WHAT TO WORK ON = At the line containing "body_size: 262", begin setting down the entries exactly, and stop only after the last line.
** SOURCE MATERIAL follows **
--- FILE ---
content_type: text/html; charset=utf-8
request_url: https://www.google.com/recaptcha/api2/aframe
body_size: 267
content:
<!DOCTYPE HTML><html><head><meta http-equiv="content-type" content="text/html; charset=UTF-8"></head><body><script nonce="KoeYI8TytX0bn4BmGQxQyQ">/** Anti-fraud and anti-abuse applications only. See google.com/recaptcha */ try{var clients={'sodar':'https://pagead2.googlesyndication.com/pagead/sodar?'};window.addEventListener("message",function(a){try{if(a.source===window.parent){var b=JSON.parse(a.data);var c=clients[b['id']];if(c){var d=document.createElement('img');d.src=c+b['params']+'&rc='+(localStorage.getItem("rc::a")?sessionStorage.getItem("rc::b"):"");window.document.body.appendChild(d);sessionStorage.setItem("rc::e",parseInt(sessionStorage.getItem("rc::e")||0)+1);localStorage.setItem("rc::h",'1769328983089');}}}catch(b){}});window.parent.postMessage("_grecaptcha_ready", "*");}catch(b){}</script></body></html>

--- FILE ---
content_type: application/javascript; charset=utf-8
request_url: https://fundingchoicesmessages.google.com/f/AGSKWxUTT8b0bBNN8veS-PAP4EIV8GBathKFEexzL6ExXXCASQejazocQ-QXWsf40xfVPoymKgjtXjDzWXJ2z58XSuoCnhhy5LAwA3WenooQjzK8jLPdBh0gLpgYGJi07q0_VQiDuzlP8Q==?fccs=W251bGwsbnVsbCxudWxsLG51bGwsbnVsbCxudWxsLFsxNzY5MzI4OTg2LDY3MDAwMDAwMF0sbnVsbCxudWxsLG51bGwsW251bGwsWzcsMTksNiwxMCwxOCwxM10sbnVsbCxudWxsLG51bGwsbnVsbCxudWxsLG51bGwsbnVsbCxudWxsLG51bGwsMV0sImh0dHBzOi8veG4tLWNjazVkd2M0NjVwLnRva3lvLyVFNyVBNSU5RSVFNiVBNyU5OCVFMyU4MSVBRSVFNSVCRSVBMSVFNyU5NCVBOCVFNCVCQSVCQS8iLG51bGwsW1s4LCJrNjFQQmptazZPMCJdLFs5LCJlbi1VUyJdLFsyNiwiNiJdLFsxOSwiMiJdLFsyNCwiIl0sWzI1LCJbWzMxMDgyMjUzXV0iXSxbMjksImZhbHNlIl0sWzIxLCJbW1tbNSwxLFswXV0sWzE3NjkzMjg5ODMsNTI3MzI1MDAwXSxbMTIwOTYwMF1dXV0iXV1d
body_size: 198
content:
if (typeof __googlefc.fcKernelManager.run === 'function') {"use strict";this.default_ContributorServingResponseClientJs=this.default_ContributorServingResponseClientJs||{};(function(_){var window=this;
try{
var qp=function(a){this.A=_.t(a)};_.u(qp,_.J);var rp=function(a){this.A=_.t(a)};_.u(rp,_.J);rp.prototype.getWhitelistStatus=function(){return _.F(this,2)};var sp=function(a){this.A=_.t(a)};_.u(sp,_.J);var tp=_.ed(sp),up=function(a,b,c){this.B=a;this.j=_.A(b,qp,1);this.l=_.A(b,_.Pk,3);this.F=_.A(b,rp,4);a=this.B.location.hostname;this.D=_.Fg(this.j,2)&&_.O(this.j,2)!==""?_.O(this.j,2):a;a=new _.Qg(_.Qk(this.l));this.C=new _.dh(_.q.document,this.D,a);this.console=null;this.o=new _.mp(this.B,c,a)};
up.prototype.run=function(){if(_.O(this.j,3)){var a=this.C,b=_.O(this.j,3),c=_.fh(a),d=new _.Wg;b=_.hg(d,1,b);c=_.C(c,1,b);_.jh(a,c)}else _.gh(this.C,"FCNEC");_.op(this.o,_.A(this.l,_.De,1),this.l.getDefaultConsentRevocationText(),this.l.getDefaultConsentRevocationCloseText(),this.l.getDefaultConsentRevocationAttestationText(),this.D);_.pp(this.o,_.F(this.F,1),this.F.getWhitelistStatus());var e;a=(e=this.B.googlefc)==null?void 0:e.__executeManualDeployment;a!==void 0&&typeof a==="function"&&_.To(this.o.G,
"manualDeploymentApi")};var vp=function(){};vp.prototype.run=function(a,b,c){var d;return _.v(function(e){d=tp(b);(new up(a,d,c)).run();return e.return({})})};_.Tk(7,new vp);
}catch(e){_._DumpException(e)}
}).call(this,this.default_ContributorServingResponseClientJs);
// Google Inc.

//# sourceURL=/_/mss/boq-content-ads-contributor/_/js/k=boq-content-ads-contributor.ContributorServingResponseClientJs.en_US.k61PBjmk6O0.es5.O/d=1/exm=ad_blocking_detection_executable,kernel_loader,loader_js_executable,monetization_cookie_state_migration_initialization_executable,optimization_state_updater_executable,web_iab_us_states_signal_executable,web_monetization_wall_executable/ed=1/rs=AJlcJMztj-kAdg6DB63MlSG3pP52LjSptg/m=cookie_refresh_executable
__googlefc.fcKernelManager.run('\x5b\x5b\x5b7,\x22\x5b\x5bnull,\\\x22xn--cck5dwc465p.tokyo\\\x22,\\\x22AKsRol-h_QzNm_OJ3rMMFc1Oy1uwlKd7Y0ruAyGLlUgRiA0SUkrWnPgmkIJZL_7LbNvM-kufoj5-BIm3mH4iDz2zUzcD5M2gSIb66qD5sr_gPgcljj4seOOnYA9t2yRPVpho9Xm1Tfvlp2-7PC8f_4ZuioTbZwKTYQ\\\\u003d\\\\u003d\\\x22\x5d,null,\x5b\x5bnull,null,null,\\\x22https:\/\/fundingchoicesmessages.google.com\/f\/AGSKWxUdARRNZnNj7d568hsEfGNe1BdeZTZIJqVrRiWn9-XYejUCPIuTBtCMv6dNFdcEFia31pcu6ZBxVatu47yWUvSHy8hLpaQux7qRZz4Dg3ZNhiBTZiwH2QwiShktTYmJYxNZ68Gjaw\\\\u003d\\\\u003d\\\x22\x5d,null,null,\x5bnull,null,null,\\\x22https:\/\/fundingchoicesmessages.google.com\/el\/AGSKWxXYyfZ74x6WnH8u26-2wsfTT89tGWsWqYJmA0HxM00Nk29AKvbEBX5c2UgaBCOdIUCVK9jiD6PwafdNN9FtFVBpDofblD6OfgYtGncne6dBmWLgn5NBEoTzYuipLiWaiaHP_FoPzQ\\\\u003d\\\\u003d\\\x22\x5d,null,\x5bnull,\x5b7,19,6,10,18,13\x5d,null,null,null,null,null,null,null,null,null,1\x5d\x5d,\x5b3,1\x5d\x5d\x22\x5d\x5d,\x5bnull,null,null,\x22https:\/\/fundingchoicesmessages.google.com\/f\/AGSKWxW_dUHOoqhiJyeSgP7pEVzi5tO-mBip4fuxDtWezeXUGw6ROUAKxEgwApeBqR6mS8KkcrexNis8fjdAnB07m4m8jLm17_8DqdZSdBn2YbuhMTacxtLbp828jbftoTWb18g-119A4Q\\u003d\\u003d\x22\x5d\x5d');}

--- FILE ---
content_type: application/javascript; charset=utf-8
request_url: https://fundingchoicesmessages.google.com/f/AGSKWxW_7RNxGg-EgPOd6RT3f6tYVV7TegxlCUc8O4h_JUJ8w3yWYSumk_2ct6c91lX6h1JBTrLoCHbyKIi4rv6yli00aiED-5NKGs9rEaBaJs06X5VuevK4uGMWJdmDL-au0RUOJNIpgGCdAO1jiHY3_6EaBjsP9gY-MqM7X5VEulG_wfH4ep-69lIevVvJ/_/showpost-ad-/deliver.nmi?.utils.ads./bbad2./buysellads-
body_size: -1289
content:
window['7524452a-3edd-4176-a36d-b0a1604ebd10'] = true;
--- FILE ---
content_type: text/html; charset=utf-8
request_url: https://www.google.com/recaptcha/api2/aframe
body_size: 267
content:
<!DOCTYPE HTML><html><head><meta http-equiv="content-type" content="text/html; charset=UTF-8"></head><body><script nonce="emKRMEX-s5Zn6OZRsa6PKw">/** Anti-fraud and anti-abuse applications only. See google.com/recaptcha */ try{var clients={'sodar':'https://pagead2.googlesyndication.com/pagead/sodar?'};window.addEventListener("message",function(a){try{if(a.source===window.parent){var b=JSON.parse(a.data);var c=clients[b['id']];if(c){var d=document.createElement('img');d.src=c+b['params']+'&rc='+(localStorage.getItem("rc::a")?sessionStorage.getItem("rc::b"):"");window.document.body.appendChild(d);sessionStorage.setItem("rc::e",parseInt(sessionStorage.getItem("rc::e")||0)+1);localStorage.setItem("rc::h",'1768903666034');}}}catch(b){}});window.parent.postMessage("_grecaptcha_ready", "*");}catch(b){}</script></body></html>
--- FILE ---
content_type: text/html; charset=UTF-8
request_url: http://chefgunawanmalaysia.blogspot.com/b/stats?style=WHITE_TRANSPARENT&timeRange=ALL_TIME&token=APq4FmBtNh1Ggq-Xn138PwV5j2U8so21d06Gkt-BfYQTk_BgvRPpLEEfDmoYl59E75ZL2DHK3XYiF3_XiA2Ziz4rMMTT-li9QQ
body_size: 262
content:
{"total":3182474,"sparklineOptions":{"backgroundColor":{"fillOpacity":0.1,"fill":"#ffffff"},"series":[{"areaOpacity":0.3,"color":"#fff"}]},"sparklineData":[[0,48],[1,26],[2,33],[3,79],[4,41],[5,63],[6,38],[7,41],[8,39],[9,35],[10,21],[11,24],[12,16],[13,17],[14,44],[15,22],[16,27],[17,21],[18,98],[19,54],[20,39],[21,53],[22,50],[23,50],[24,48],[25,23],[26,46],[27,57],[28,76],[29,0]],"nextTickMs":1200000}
** End of SOURCE MATERIAL **
EXPECTED ANSWER =
body_size: 262
content:
{"total":3182474,"sparklineOptions":{"backgroundColor":{"fillOpacity":0.1,"fill":"#ffffff"},"series":[{"areaOpacity":0.3,"color":"#fff"}]},"sparklineData":[[0,48],[1,26],[2,33],[3,79],[4,41],[5,63],[6,38],[7,41],[8,39],[9,35],[10,21],[11,24],[12,16],[13,17],[14,44],[15,22],[16,27],[17,21],[18,98],[19,54],[20,39],[21,53],[22,50],[23,50],[24,48],[25,23],[26,46],[27,57],[28,76],[29,0]],"nextTickMs":1200000}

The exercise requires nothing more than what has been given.